Here, the job is to give back every entry below unchanged, omitting pictures.
*** Opening of Entries shown ***
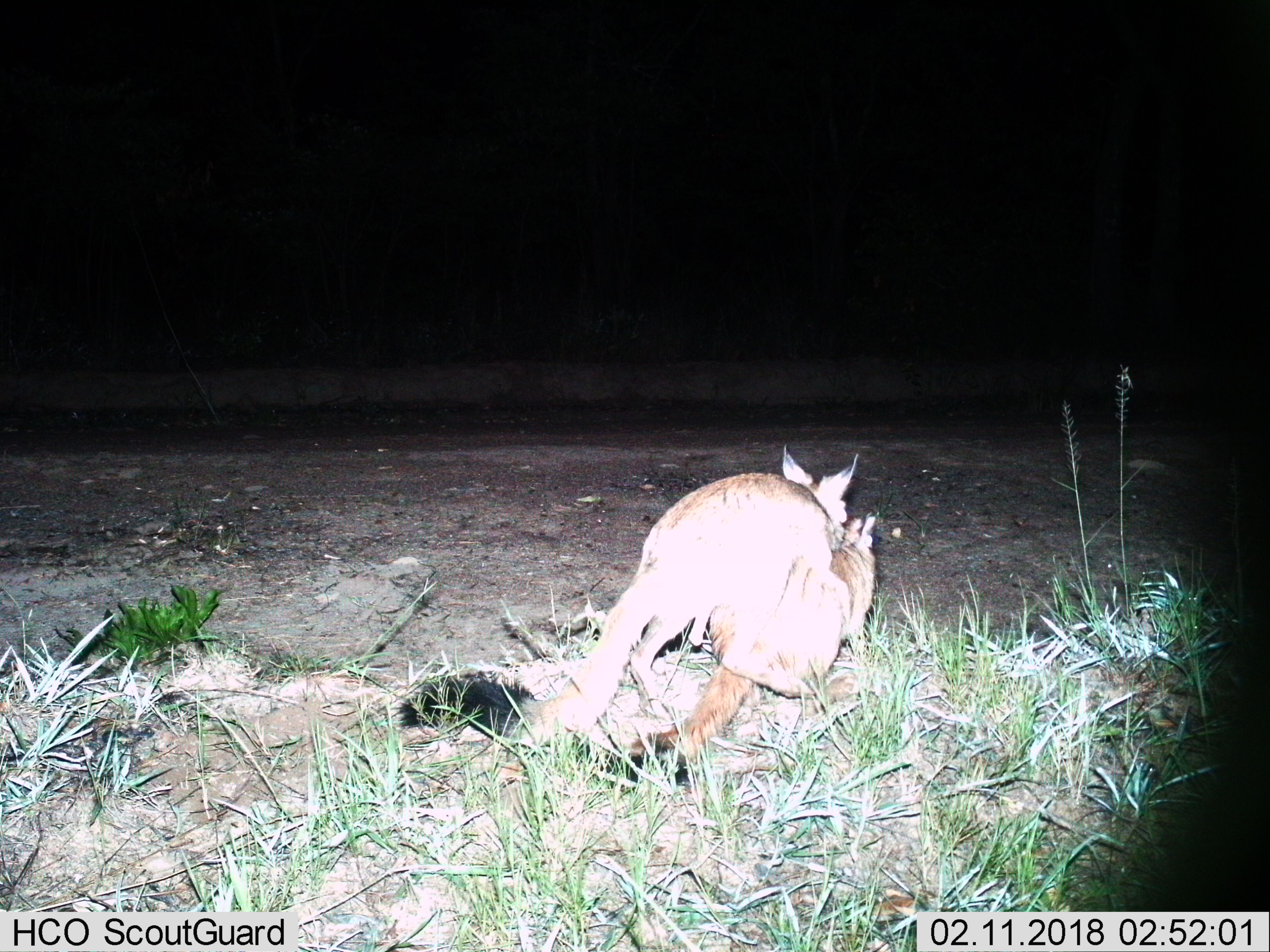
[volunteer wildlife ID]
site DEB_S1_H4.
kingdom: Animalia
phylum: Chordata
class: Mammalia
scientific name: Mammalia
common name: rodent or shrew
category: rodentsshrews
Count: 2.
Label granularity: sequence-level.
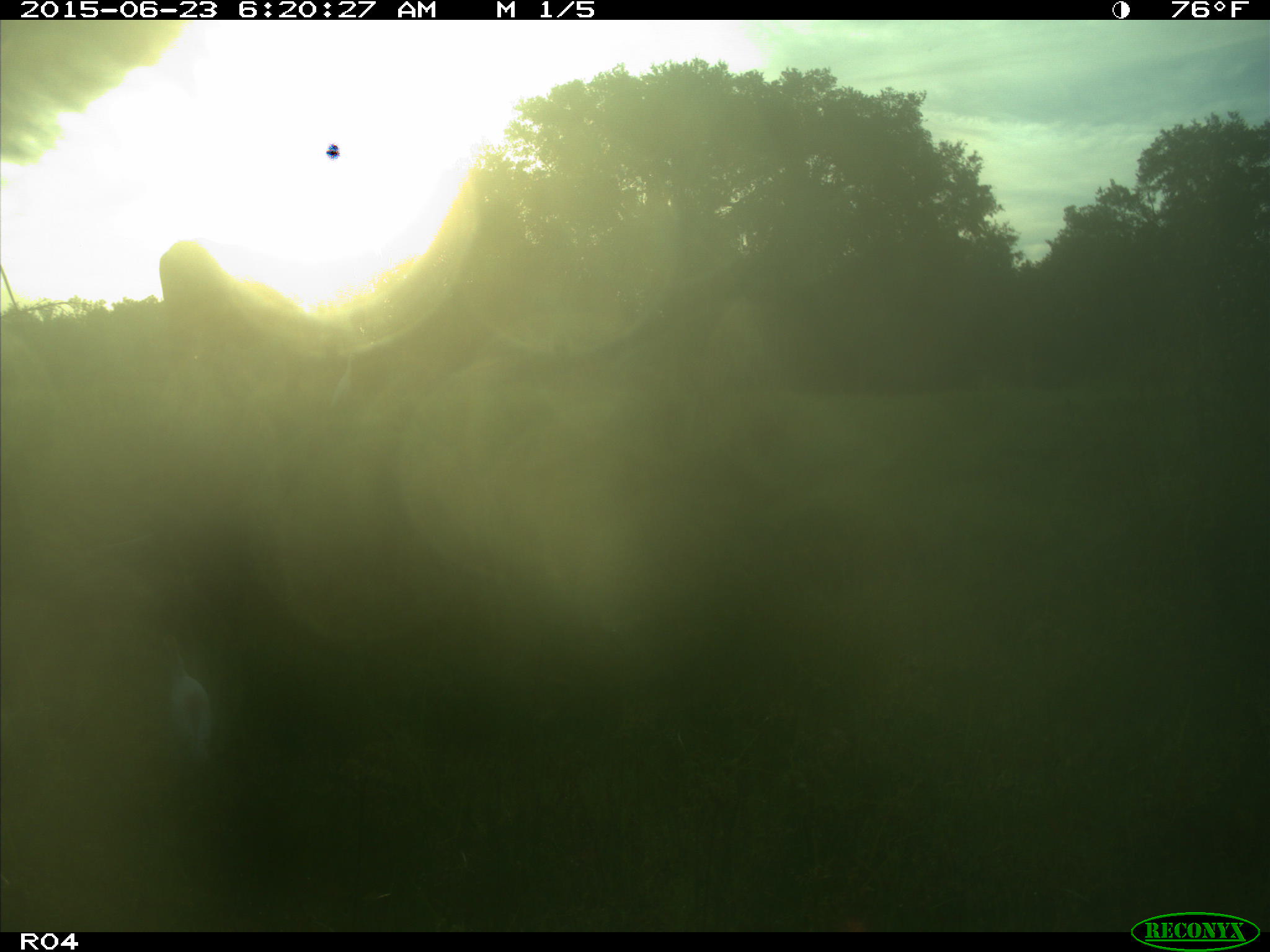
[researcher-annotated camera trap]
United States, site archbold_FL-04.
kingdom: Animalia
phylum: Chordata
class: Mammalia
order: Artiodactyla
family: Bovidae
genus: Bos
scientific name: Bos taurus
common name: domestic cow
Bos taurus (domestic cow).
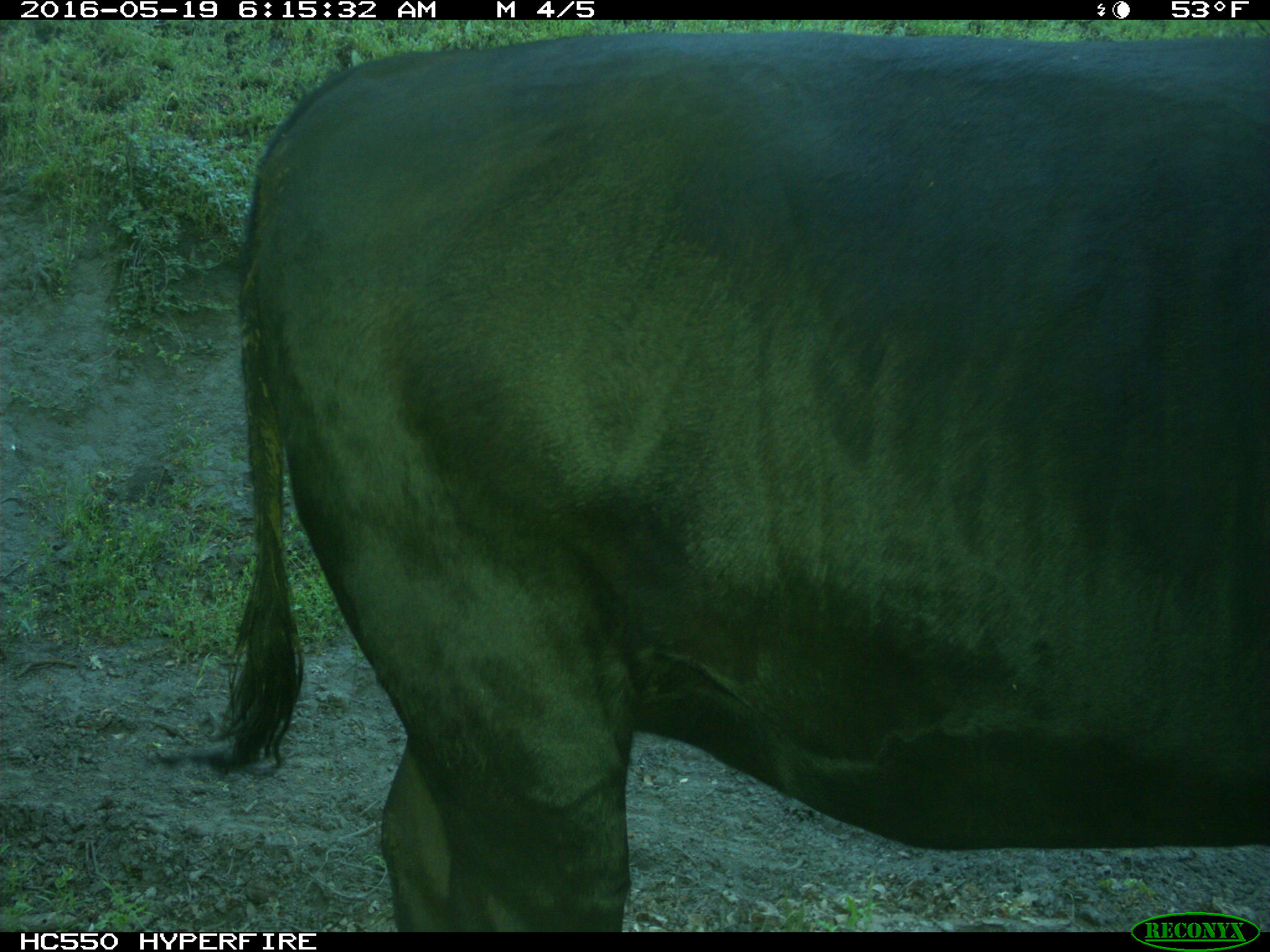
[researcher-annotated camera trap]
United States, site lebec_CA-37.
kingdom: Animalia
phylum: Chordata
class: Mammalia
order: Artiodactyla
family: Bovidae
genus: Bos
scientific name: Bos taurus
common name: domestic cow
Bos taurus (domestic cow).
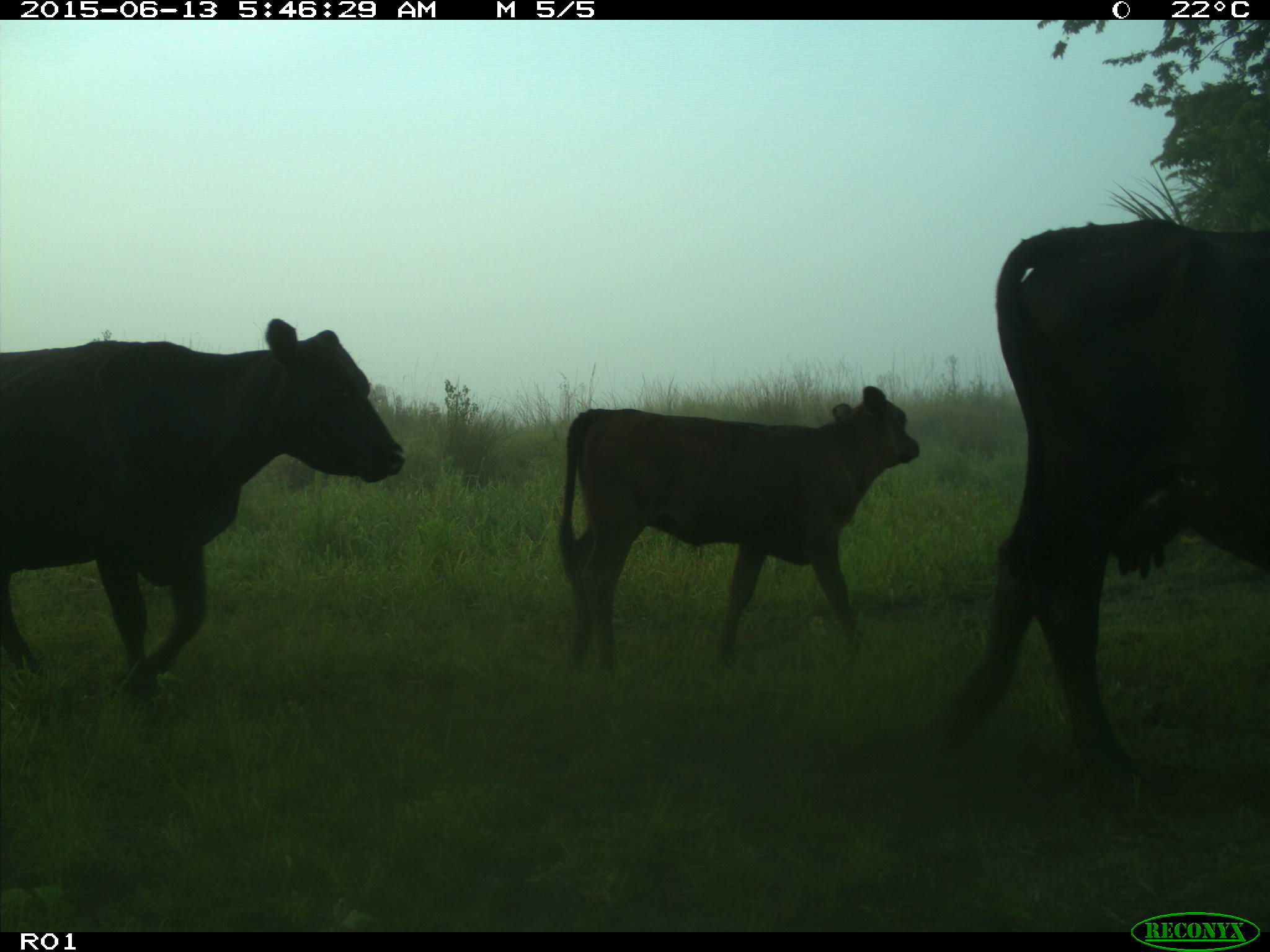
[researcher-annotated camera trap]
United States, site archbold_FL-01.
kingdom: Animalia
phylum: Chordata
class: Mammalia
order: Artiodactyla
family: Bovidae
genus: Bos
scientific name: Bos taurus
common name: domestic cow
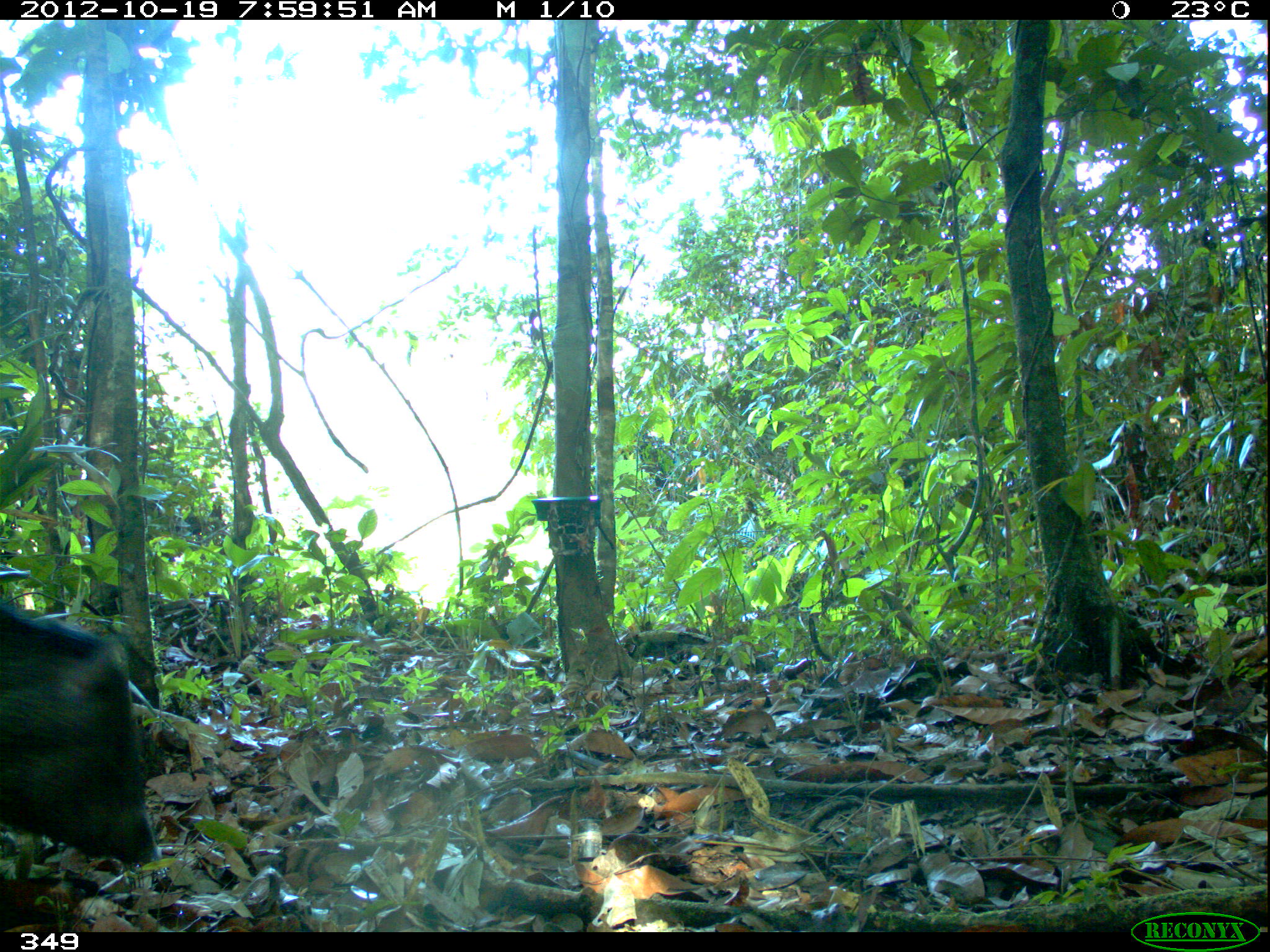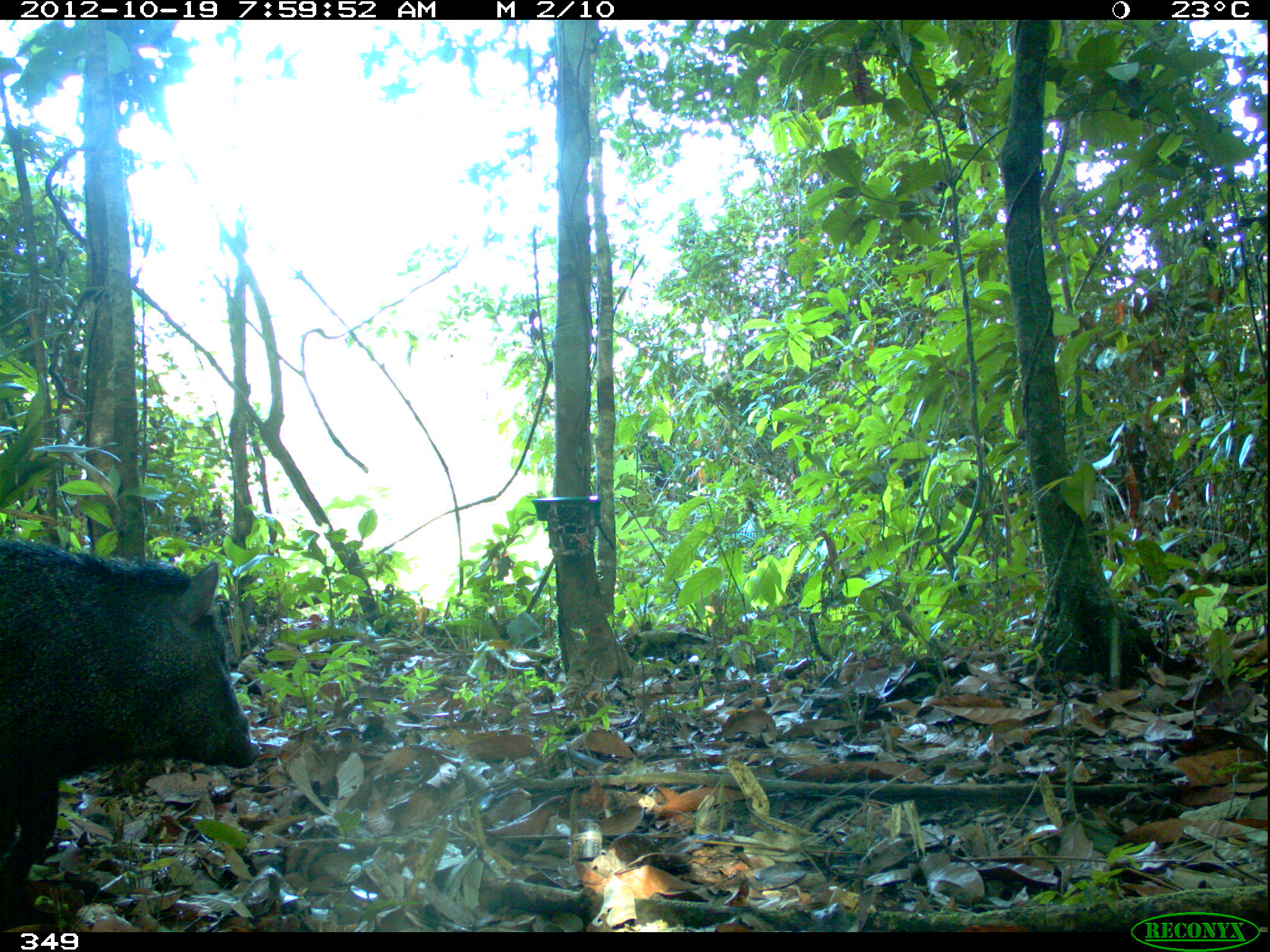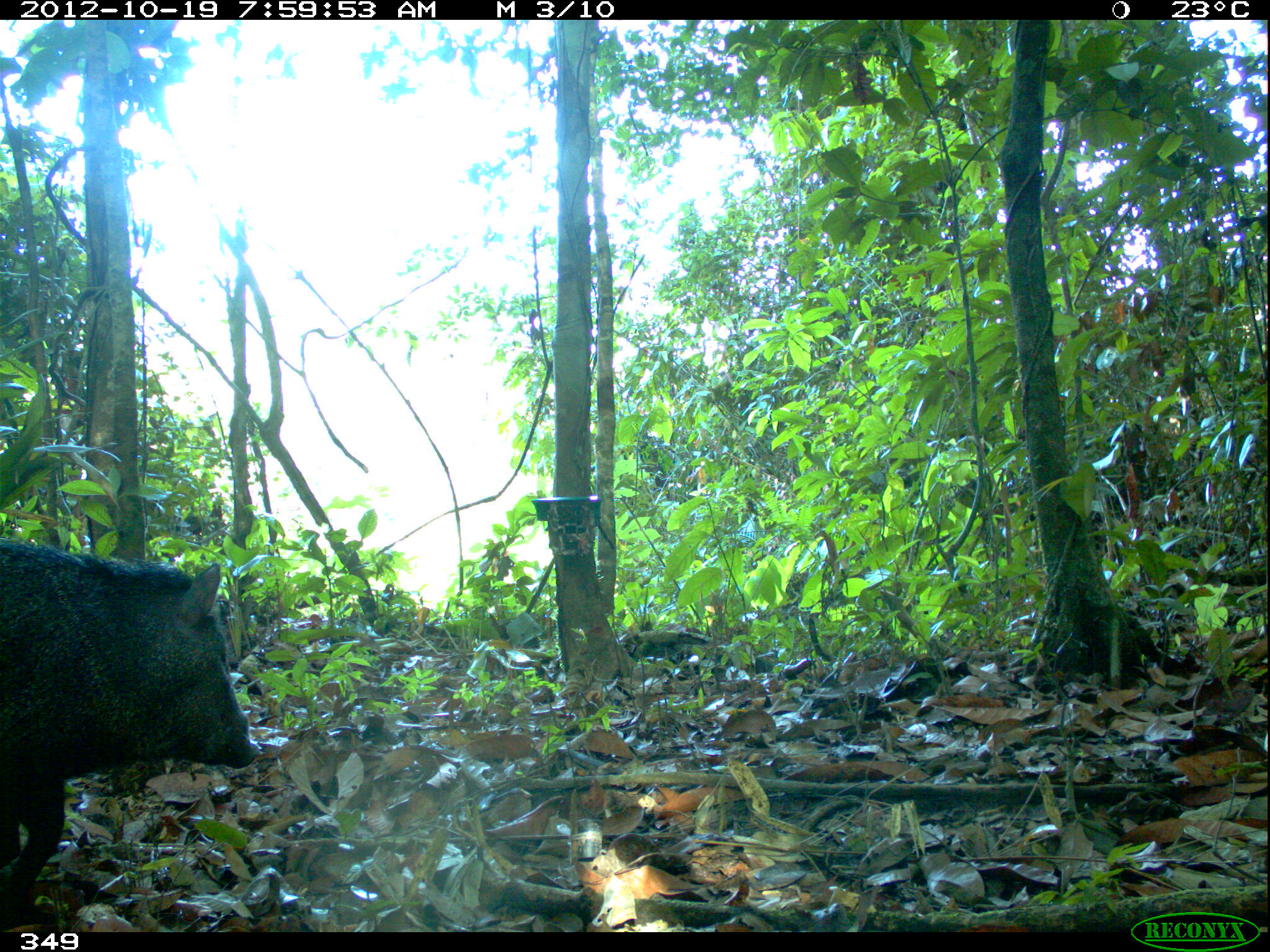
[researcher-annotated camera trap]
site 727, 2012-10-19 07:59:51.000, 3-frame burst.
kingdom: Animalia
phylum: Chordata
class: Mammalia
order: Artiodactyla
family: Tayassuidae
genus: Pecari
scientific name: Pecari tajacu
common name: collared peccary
*** Close of Entries shown ***
→ **Output for this task**
[volunteer wildlife ID]
site DEB_S1_H4.
kingdom: Animalia
phylum: Chordata
class: Mammalia
scientific name: Mammalia
common name: rodent or shrew
category: rodentsshrews
Count: 2.
Label granularity: sequence-level.
[researcher-annotated camera trap]
United States, site archbold_FL-04.
kingdom: Animalia
phylum: Chordata
class: Mammalia
order: Artiodactyla
family: Bovidae
genus: Bos
scientific name: Bos taurus
common name: domestic cow
Bos taurus (domestic cow).
[researcher-annotated camera trap]
United States, site lebec_CA-37.
kingdom: Animalia
phylum: Chordata
class: Mammalia
order: Artiodactyla
family: Bovidae
genus: Bos
scientific name: Bos taurus
common name: domestic cow
Bos taurus (domestic cow).
[researcher-annotated camera trap]
United States, site archbold_FL-01.
kingdom: Animalia
phylum: Chordata
class: Mammalia
order: Artiodactyla
family: Bovidae
genus: Bos
scientific name: Bos taurus
common name: domestic cow
[researcher-annotated camera trap]
site 727, 2012-10-19 07:59:51.000, 3-frame burst.
kingdom: Animalia
phylum: Chordata
class: Mammalia
order: Artiodactyla
family: Tayassuidae
genus: Pecari
scientific name: Pecari tajacu
common name: collared peccary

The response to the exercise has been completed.